* [Your assignment]:
Copy out the data so that nothing differs from the original.

-.-.-

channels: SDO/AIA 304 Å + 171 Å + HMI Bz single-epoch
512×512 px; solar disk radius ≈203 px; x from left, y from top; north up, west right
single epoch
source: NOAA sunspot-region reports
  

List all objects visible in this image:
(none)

-.-.-

* [Answer section]:
channels: SDO/AIA 304 Å + 171 Å + HMI Bz single-epoch
512×512 px; solar disk radius ≈203 px; x from left, y from top; north up, west right
single epoch
source: NOAA sunspot-region reports
  

List all objects visible in this image:
(none)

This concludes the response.